As trade tensions escalated during Donald Trump’s presidency, many small businesses found themselves navigating new tariffs and supply chain disruptions. Among them were several Shark Tank alumni who unexpectedly became foot soldiers in America’s trade war.

The Trump administration’s trade policies, especially those targeting China, had far-reaching effects across U.S. industries. For startups and small businesses—often with lean margins and overseas manufacturing dependencies—the impacts were swift and disruptive. Several companies that gained national attention on Shark Tank were hit especially hard.

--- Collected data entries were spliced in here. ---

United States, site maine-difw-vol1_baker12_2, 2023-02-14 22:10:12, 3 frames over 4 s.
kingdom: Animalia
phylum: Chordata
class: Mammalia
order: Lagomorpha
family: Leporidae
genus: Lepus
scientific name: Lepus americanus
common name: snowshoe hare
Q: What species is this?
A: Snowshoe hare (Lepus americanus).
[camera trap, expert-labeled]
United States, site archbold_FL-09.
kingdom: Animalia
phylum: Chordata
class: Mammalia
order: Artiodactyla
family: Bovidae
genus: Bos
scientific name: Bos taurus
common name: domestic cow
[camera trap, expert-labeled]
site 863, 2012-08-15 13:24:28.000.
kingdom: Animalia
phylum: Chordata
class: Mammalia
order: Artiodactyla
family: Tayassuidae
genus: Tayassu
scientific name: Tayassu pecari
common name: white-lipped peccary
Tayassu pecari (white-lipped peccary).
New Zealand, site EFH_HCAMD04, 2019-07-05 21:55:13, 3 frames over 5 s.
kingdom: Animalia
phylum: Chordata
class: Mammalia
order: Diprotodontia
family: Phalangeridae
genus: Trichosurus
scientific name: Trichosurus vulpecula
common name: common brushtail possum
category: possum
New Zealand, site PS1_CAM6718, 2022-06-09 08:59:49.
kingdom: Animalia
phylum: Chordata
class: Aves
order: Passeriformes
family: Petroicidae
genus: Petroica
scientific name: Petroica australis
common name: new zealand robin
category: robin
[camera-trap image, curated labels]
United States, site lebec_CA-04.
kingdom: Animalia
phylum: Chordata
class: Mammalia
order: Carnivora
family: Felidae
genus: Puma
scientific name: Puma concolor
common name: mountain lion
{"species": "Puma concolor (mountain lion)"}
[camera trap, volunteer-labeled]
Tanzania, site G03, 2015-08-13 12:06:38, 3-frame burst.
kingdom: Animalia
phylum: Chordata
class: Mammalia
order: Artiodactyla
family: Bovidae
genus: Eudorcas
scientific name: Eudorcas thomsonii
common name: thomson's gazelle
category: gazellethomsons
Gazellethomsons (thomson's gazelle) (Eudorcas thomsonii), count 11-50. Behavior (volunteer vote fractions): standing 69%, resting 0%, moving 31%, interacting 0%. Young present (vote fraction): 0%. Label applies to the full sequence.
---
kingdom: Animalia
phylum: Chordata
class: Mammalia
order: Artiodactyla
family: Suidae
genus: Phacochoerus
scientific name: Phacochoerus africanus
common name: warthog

Here are 10 Shark Tank companies that found themselves on the front lines of Trump’s trade war:

1. Bombas

Known for their comfortable socks and social mission, Bombas relied heavily on Chinese suppliers. When tariffs increased costs on textile imports, they were forced to reevaluate sourcing strategies, raising prices to maintain margins.

2. Ring

Before being acquired by Amazon, Ring—a home security company—struggled with increased tariffs on electronics and components from China. The price pressure forced tighter budgeting and delayed product rollouts.

3. LuminAID

Creators of solar-powered lanterns used for disaster relief and camping, LuminAID experienced cost spikes on LED components and batteries sourced from China. Co-founders Anna Stork and Andrea Sreshta publicly advocated for tariff exemptions.

4. Wicked Good Cupcakes

This gourmet cupcake-in-a-jar company saw increased packaging costs due to tariffs on tin and aluminum lids sourced overseas. They had to absorb some of the costs to remain competitive in retail.

5. The Comfy

The makers of the oversized wearable blanket saw spikes in raw material prices and freight costs, particularly for polyester fleece fabrics from China. Supply chain uncertainties disrupted holiday inventory plans.

6. Mission Belt

This no-holes, click-buckle belt brand faced rising costs for imported leather and metal parts. The founders shifted some production to Latin America but acknowledged the learning curve of navigating new suppliers.

7. Sleep Styler

Tara Brown’s heat-free hair curler became a viral hit. But after Trump’s tariffs hit foam and microfiber materials, production costs increased. Brown considered moving manufacturing to Vietnam to offset expenses.

8. Pipcorn

Pipcorn, the mini-popcorn snack featured on Shark Tank, sources packaging and some ingredients abroad. Increased import costs and shipping delays affected their ability to fulfill wholesale orders on time.

9. Tipsy Elves

Known for their wild holiday sweaters and party apparel, Tipsy Elves saw tariffs drive up costs on novelty fabrics and accessories. Despite a loyal customer base, they were forced to reduce seasonal collections.

10. Squatty Potty

The bathroom stool that became a viral sensation had its plastic molds made in China. Tariffs hit hard, prompting the company to relocate production domestically at higher base costs but more stable logistics.

Trade War Fallout

While large corporations had resources to weather the storm, these Shark Tank startups were particularly vulnerable. Many had to rethink supply chains, raise prices, or absorb losses. Some even pivoted to new production hubs in Southeast Asia or North America.

The Silver Lining

Though painful, the trade war pushed many small companies to become more resilient. As the post-pandemic economy reshapes global sourcing, the lessons these entrepreneurs learned on the trade front could offer a competitive edge moving forward.